La société minière semble toutefois avoir reconnu la valeur de Rodham. Ils l'ont fait venir en octobre 2013 pour l'aider à obtenir un précieux permis d'exploitation aurifère en Haïti. On a promis à Rodham une "indemnité de recherche" s’il pouvait décrocher le contrat. Effectivement, il l'a fait. Pour la première fois en 50 ans, Haïti a octroyé deux nouveaux permis d’extraction d’or, dont l’un à la société qui avait embauché le frère d’Hillary.

Je n’irais pas jusqu’à dire que les Clinton ne se soucient pas d’Haïti. Pourtant, il semble clair que le bien-être haïtien n'est pas leur priorité.

L'accord a provoqué l'indignation du Sénat haïtien. "Ni Bill Clinton ni le frère d'Hillary Clinton ne sont des individus partageant les intérêts du peuple haïtien", a déclaré le représentant minier haïtien, Samuel Nesner. "Ils font partie de la classe d'élite qui exploite pour exploiter le peuple haïtien."

Pas étonnant que les Clinton aient refusé de rencontrer les manifestants haïtiens.
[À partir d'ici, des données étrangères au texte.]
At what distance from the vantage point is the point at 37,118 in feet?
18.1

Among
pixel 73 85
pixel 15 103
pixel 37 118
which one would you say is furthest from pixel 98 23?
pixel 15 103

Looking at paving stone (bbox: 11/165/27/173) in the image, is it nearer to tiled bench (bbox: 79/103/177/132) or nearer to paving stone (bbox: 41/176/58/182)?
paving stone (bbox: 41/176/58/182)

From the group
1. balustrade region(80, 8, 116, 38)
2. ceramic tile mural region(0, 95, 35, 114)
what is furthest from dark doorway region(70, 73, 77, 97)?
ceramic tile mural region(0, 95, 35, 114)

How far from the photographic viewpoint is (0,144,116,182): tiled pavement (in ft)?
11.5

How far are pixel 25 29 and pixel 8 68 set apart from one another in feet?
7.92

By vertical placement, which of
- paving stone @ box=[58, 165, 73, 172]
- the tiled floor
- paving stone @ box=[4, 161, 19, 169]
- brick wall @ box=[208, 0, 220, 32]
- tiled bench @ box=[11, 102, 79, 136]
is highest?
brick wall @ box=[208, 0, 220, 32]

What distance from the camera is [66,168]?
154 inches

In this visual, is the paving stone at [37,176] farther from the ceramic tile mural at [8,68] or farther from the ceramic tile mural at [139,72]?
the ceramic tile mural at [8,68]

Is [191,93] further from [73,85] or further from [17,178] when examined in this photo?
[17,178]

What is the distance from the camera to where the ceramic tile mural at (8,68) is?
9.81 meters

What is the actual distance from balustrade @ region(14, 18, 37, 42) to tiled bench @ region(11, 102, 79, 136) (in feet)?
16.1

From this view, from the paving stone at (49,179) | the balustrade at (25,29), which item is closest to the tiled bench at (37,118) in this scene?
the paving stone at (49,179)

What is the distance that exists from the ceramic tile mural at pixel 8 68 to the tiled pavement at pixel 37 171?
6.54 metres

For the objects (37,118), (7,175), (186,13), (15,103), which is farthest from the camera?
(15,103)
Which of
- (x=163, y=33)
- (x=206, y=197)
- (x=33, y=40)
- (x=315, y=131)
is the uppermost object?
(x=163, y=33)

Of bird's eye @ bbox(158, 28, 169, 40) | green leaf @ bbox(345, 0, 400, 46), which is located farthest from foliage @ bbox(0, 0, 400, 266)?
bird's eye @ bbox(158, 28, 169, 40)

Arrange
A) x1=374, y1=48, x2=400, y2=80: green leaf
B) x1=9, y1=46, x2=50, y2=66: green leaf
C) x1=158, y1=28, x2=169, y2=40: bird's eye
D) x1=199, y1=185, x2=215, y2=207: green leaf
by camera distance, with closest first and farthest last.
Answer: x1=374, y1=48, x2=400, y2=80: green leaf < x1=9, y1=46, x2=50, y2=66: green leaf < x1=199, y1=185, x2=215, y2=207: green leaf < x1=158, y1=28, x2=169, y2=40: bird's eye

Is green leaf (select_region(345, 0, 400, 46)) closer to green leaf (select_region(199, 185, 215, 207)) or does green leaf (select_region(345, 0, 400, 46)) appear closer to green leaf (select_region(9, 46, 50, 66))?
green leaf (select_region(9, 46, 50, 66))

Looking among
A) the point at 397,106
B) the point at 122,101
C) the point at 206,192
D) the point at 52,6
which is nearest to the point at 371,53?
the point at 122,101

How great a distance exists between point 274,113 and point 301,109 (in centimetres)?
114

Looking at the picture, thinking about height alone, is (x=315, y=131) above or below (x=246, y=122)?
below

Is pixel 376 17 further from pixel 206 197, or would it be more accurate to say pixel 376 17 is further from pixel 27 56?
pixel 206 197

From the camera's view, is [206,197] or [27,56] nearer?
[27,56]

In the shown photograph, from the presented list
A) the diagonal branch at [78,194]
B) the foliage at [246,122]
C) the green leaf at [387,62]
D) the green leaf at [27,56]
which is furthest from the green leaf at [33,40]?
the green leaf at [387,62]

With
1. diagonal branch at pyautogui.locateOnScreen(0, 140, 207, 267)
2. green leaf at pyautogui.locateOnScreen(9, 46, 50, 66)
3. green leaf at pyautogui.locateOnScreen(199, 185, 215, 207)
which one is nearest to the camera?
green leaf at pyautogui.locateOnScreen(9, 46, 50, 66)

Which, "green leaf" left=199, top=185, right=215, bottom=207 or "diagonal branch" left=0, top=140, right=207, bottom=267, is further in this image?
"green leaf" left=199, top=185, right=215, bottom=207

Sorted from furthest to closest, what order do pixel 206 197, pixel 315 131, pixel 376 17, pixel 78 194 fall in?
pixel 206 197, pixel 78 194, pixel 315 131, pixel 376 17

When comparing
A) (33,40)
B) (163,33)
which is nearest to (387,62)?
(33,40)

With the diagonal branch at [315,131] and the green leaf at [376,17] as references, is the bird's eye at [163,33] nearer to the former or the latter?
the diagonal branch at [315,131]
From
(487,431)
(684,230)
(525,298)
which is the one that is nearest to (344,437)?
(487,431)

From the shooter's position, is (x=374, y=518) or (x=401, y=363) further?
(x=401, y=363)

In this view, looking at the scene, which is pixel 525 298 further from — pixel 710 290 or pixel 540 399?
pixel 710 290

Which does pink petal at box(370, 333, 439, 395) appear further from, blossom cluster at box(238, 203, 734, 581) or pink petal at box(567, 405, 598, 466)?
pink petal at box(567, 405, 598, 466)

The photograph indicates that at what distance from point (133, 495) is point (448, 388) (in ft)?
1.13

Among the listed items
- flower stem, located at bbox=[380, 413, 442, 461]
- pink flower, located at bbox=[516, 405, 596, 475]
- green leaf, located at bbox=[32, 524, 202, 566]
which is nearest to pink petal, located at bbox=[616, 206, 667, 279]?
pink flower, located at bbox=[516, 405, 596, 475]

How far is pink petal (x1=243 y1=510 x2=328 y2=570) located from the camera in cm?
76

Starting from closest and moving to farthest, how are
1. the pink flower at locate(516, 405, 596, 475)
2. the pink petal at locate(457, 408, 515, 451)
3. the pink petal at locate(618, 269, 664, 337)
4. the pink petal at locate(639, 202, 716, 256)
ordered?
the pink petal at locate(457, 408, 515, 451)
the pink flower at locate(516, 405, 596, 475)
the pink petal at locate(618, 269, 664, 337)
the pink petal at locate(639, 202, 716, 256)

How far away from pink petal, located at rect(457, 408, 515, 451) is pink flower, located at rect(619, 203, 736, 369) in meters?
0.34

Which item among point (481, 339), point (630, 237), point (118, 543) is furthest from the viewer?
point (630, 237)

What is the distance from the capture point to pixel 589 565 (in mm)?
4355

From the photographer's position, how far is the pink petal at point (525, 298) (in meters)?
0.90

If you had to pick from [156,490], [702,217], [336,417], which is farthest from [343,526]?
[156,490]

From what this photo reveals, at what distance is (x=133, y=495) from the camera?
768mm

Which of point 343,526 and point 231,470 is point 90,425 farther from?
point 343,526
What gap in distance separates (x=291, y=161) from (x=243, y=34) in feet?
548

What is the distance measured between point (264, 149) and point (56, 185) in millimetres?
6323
À chaque fois que les manifestants se sont présentés, les Clinton n'étaient visibles nulle part. Ils n’ont jamais traité directement les revendications des Haïtiens. Curieusement, ils n'ont jamais été obligés de le faire. Les médias progressistes ont à peine couvert la manifestation haïtienne. En quelque sorte, l’idée des Noirs haïtiens appelant les Clinton comme des voleurs de l’argent de l’aide n’a pas séduit les grands idiots de CBS News, du New York Times et de NPR.

Pour la plupart des démocrates, le sujet est à la fois délicat et désagréable. C’est une chose de voler les riches mais une autre de voler les plus pauvres des pauvres. Une partie du soutien principal des démocrates à Bernie Sanders était sans doute due au dégoût des démocrates vis-à-vis des manigances financières des Clinton. Ces démocrates estimaient probablement que les Clinton étaient indûment saisissants et opportunistes, ce qui était gênant pour les grandes traditions du parti démocrate.

- Dinesh D’Souza est l’auteur de Hillary’s America: L’histoire secrète du parti démocrate.